The answer, according to audit and tax specialist RSM’s head of retail Andrew Westbrook, is because it represents the lesser of two evils.
“Retail landlords need to brace themselves for an increasing number of demands, but they face a difficult decision,” he said,
“Do they agree to reduce rents to retain their tenants or do they run the risk that their portfolio of stores will sit empty? If there’s one thing retail landlords fear more than anything, it’s the curse of the vacant unit.”
In response to being forced into such a difficult corner, reports have begun to emerge that landlords are selling off stores where retailers under CVA are paying reduced rents to healthier companies.
This week Drapers reported that up to seven New Look stores, which entered into a CVA in March, could soon be handed to retailers including JD Sports, Mountain Warehouse and Iceland.
An eye for an eye would make the whole world blind, and breaking leases to counter breaking leases will ultimately deepen the rift between retailers and landlords
A source told the publication: “A lot of landlords are saying now saying ’I think I can do better or the same’ and this I think this has caught New Look by surprise.”
Under the terms of a CVA landlords can choose to break the leases if 60 days’ notice is given, this is clearly a tempting prospect for many property owners with desirable properties.
An eye for an eye would make the whole world blind, and breaking leases to counter breaking leases will ultimately deepen the rift between retailers and landlords.
But more constructive solutions are already being proposed. Colliers International has proposed a five-point model that would look to change the leasing model between retailers and landlords, aiming to prevent the need for retailers to enter a CVA in the first place.
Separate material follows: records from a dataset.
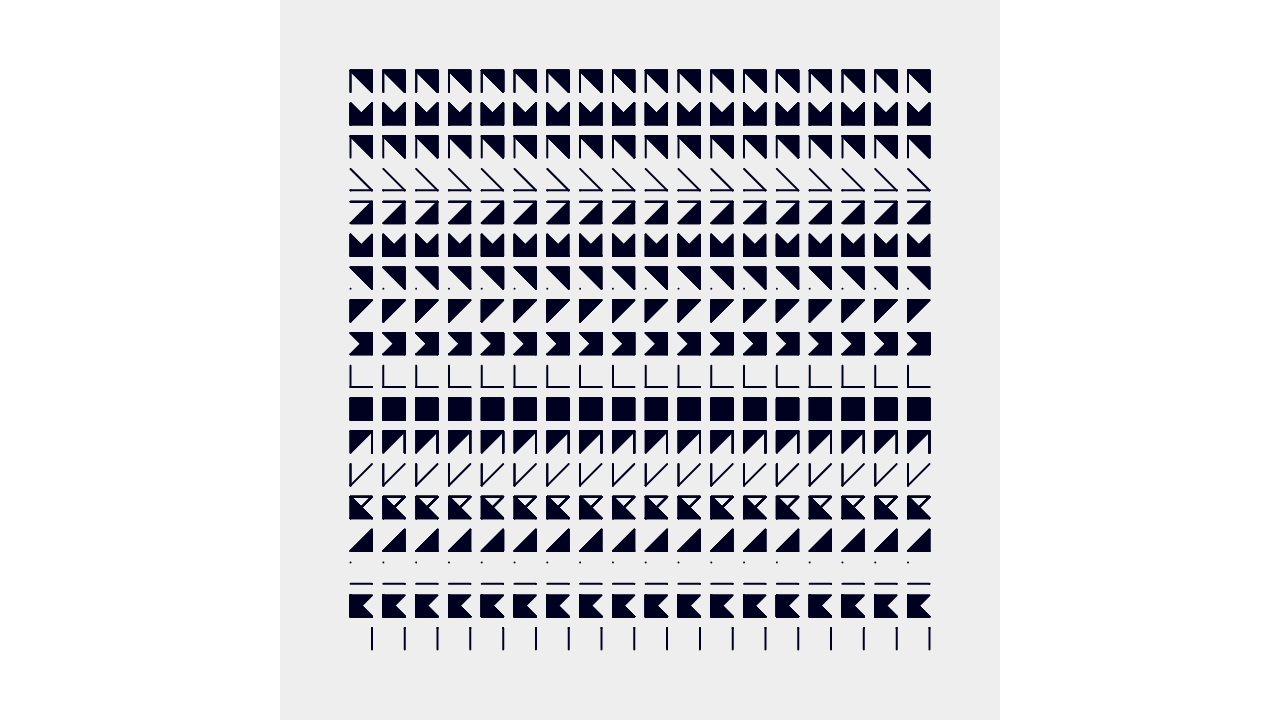

--- FILE ---
content_type: text/html; charset=utf-8
request_url: https://generator.artblocks.io/0xa7d8d9ef8d8ce8992df33d8b8cf4aebabd5bd270/30000943
body_size: 3097
content:
<html><head><meta name="viewport" content="width=device-width, initial-scale=1, maximum-scale=1"/><meta charset="utf-8"/><script src="https://cdnjs.cloudflare.com/ajax/libs/p5.js/1.0.0/p5.min.js"></script><script>let tokenData = {"tokenId":"30000943","hash":"0x81bfc9de4b4cdf9cdf907a663ea675048ae996792b4fbb6d70b33b801ecaf984"}</script><script>var seed=parseInt(tokenData.hash.slice(0,16),16);class XY{constructor(n,e){this.x=n,this.y=e,this.points=[]}}class Grid{constructor(n){this.x=n,this.y=n,this.g=[]}get_xy(n,e){return this.g[e][n]}}var PALS=[["#000020","#EEEEEE","#FFFFFF00"],["#E2EBFB","#0F1318","#000003"],["#E8175D","#D8A499","#000020"],["#D1ADEF","#80D9FF","#000030"],["#FFAF00","#FBF0D2","#614200"],["#F2D39F","#2A1F30","#000003"],["#E6DDCE","#70C7DB","#C0A95B"],["#C2AFCF","#1E1028","#000003"],["#95CB99","#D8D9DE","#000020"],["#FECB00","#007CBC","#000003"],["#F4F9F9","#7289DA","#000030"],["#949EBB","#D7DDEA","#000003"],["#D8FF14","#FF1FDA","#090036"],["#D9A881","#1F0F08","#000003"],["#B32744","#ED7672","#000003"],["#3AC9CE","#413BCF","#000000"],["#44CCFF","#FFF1D0","#343432"]],C=rnd_arr(PALS),DIM_CNV=Math.min(window.innerWidth,window.innerHeight),ROT=rnd_num()>.6,DIM_M=ROT?rnd_num(1.5,3):1,DIM=DIM_CNV*DIM_M,COUNT=rnd_int(3,20),M=DIM/1e3,MC=M/(COUNT/5),BRD=rnd_int(25,100)*M,SPC=rnd_num()>.5?rnd_int(40,100)*MC:0,SIZ=(DIM-2*BRD-SPC*(COUNT-1))/COUNT,SHADOW=rnd_num()>.25,PARTY_1=rnd_num()>.6,PARTY_2=rnd_num()>.6,BLND=rnd_num()>.8&COUNT<10,SHFT_X=rnd_num(2,4),SHFT_Y=rnd_num(2,4),G=new Grid(COUNT);for(let n=BRD,e=0;n<=DIM-BRD-SIZ+1;n+=SIZ+SPC,e++){let t=[];for(let r=BRD,_=0;r<=DIM-BRD-SIZ+1;r+=SIZ+SPC,_++){let d=new XY(_,e);d.x1=r,d.y1=n,d.x2=r+SIZ,d.y2=n+SIZ,t.push(d)}G.g.push(t)}var p1=get_p(),p2=get_p();function setup(){createCanvas(DIM_CNV,DIM_CNV),background(C[1]),BLND&&blendMode(HARD_LIGHT);for(let n of G.g){PARTY_1&&(p1=get_p(),p2=get_p());for(let e of n)PARTY_2&&(p1=get_p(),p2=get_p()),e.p1=p1,e.p2=p2}ROT&&(push(),translate(DIM/SHFT_X,-DIM/SHFT_Y),rotate(PI/4)),SHADOW&&drw_itr(drw_s),drw_itr(drw_f),ROT&&pop()}function get_p(){let n=[];for(let e=0;e<rnd_int(1,10);e++)n.push([rnd_int(),rnd_int()]);return n}function drw_itr(n){for(let e of G.g)for(let t of e)n(t.p1,t.x1,t.y1,t.x2,t.y2),n(t.p2,t.x1,t.y1,t.x2,t.y2)}function drw_f(n,e,t,r,_){strokeJoin(ROUND),stroke(C[0]),strokeWeight(10*MC),fill(C[0]),beginShape();for(let d of n){let n=[e,r][d[0]],D=[t,_][d[1]];vertex(n,D),endShape(CLOSE)}}function drw_s(n,e,t,r,_){strokeJoin(ROUND),stroke(C[2]),strokeWeight(8*MC),fill(C[2]),beginShape();let d=r-e,D=_-t;for(let o of n){let n=[e,r][o[0]]+.05*d,i=[t,_][o[1]]+.05*D;vertex(n,i),endShape(CLOSE)}}function rnd_dec(){return seed^=seed<<13,seed^=seed>>17,((seed^=seed<<5)<0?1+~seed:seed)%1e3/1e3}function rnd_num(n=0,e=1){return n+(e-n)*rnd_dec()}function rnd_int(n=0,e=1){return Math.floor(rnd_num(n,e+1))}function rnd_arr(n){return n[Math.floor(rnd_num(0,.99*n.length))]}
</script><style type="text/css">html {
  height: 100%;
}
body {
  min-height: 100%;
  margin: 0;
  padding: 0;
}
canvas {
  padding: 0;
  margin: auto;
  display: block;
  position: absolute;
  top: 0;
  bottom: 0;
  left: 0;
  right: 0;
}</style></head></html>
The five points include making five-year leases standard, doing away with inflexible historic leases which often last for decades. This measure is already being adopted by many property companies.
Next is that rents will be based purely on the turnover of the store, preventing disproportionate rent bills that retailers simply can’t pay.
Mutual options to break lease, offering pre-fitted units and limiting incentives would, according to Colliers’ Dan Simms, “create genuine alignment between landlord and occupier”.
“These types of lease features are relatively common in the retail factory outlet environment but have not been brought in a structured way into the mainstream market,” he added.
“This isn’t just blue sky thinking. This model won’t be relevant to some circumstances, particularly in fragmented ownership high streets and for flagship stores but there are an increasing number of similar leases being agreed across the UK and we are close to launching a leasing campaign for a new mall redevelopment within a well-established shopping centre where all leases will be offered on this basis.”
Even Richard Flemming, the man who is credited with pioneering the use of CVAs in the UK, thinks we are likely to see another 12 months of significant turmoil in the sector.
This will inevitably mean more CVA proposals, but the property sector has made it clear it is no longer willing to roll over and take a hit to its own wallet.
Its not clear what the outcome of this growing opposition will be, but demand for reform is reaching boiling point and a fundamental change in how they’re implemented will be a vital part the future landscape of retail.